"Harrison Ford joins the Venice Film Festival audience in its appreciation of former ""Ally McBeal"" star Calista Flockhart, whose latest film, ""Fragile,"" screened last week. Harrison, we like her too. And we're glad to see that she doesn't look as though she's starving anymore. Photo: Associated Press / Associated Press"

• • • • • • •

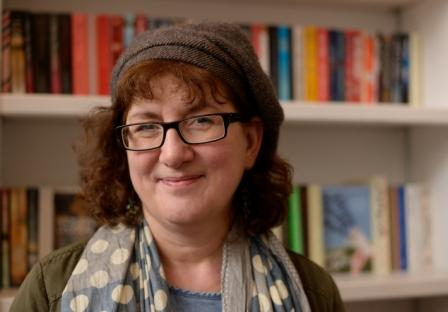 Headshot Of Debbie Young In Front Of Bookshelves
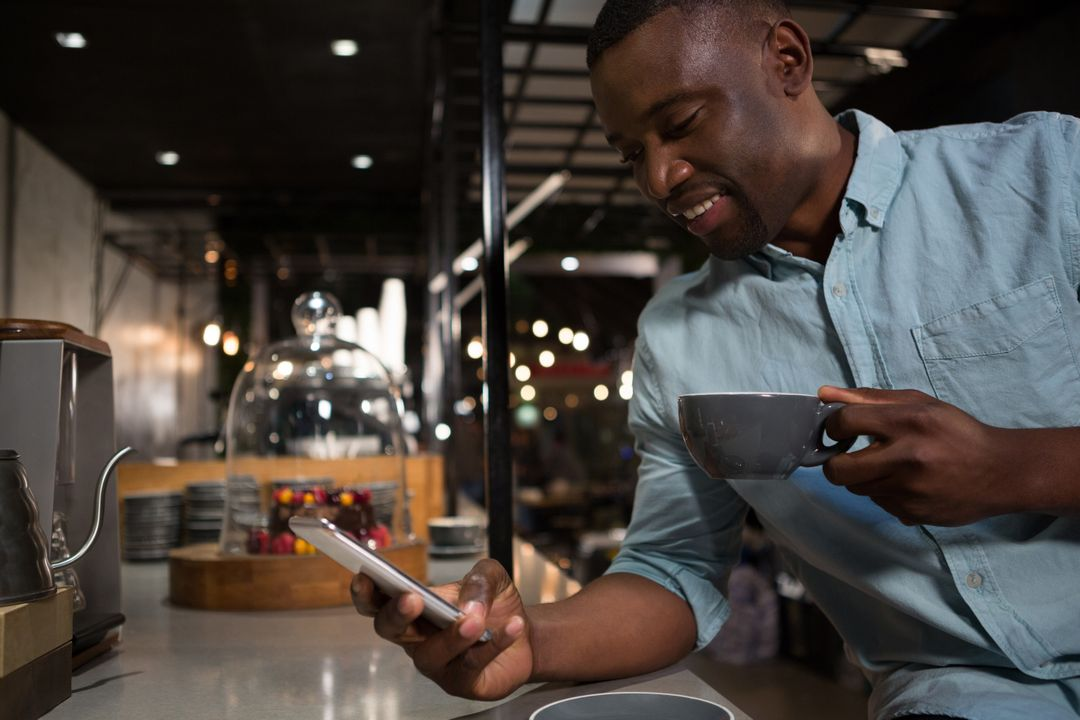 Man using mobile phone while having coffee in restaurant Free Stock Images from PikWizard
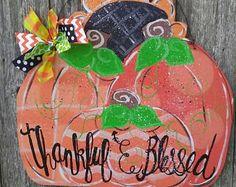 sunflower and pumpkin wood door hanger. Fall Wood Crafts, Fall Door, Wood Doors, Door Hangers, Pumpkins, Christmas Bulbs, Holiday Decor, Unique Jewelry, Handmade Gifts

• • • • • • •

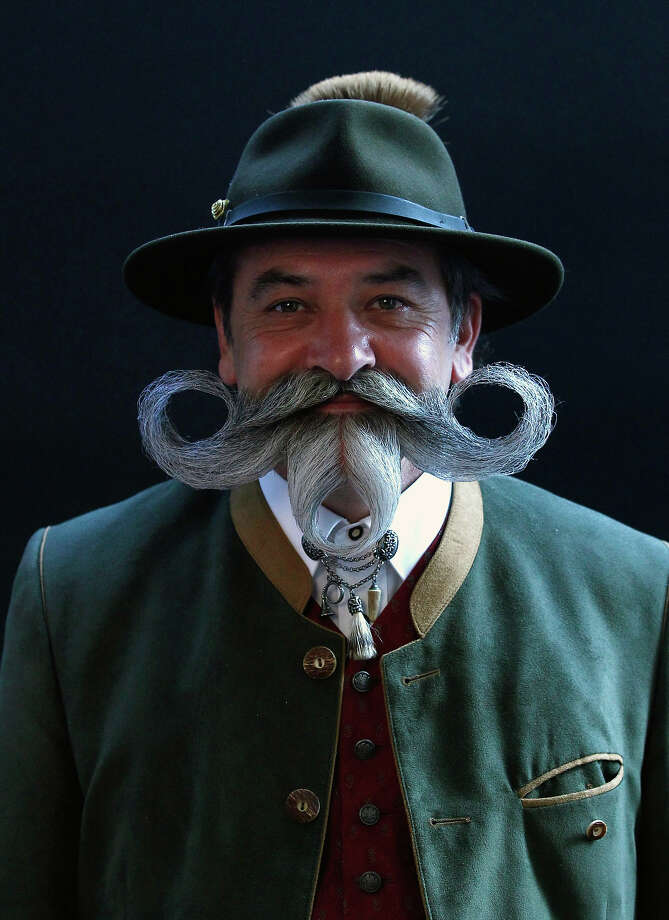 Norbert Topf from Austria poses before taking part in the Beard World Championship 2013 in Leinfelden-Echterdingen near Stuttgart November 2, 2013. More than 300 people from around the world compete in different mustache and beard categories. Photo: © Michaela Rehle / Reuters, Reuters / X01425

• • • • • • •

» **Problem to work on**
Your task is to copy only the lines above starting at the one containing "Headshot Of Debbie" and ending at the one containing "sunflower and pumpkin". Copy them exactly, both ends included, and omit the pictures.

» **Response to the exercise**
 Headshot Of Debbie Young In Front Of Bookshelves
 Man using mobile phone while having coffee in restaurant Free Stock Images from PikWizard
 sunflower and pumpkin wood door hanger. Fall Wood Crafts, Fall Door, Wood Doors, Door Hangers, Pumpkins, Christmas Bulbs, Holiday Decor, Unique Jewelry, Handmade Gifts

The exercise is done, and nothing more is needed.